**Supplied material**
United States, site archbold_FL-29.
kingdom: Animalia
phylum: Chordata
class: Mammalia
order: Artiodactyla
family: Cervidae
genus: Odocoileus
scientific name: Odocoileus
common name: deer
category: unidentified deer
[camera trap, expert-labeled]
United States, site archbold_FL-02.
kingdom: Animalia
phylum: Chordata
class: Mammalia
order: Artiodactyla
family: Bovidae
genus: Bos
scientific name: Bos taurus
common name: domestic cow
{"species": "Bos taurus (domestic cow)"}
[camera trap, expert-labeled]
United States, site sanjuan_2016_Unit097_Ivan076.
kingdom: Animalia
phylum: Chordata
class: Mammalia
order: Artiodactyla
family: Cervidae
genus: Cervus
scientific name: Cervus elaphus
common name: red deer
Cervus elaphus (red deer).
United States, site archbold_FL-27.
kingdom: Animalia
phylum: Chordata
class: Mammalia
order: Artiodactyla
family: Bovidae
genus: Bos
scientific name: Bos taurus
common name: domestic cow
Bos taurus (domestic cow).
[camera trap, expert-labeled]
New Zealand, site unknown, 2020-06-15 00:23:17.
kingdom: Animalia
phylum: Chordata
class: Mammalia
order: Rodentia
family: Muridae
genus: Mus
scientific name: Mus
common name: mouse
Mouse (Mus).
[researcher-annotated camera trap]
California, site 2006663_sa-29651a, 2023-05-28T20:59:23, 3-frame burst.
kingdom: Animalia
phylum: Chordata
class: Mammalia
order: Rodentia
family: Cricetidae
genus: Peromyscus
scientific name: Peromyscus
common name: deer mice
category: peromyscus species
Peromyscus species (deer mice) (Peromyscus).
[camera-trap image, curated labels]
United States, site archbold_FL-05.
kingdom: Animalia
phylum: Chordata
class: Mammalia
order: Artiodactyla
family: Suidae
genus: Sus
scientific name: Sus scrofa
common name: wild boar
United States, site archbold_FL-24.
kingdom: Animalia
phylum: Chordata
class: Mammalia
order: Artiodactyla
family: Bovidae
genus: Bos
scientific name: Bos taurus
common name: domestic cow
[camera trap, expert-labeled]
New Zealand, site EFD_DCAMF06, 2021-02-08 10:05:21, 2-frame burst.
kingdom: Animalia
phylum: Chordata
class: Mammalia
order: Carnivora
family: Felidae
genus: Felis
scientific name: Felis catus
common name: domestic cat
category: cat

**What is being asked**
Write out every line of the listing that holds the word "genus".

**Exercise response**
genus: Odocoileus
genus: Bos
genus: Cervus
genus: Bos
genus: Mus
genus: Peromyscus
genus: Sus
genus: Bos
genus: Felis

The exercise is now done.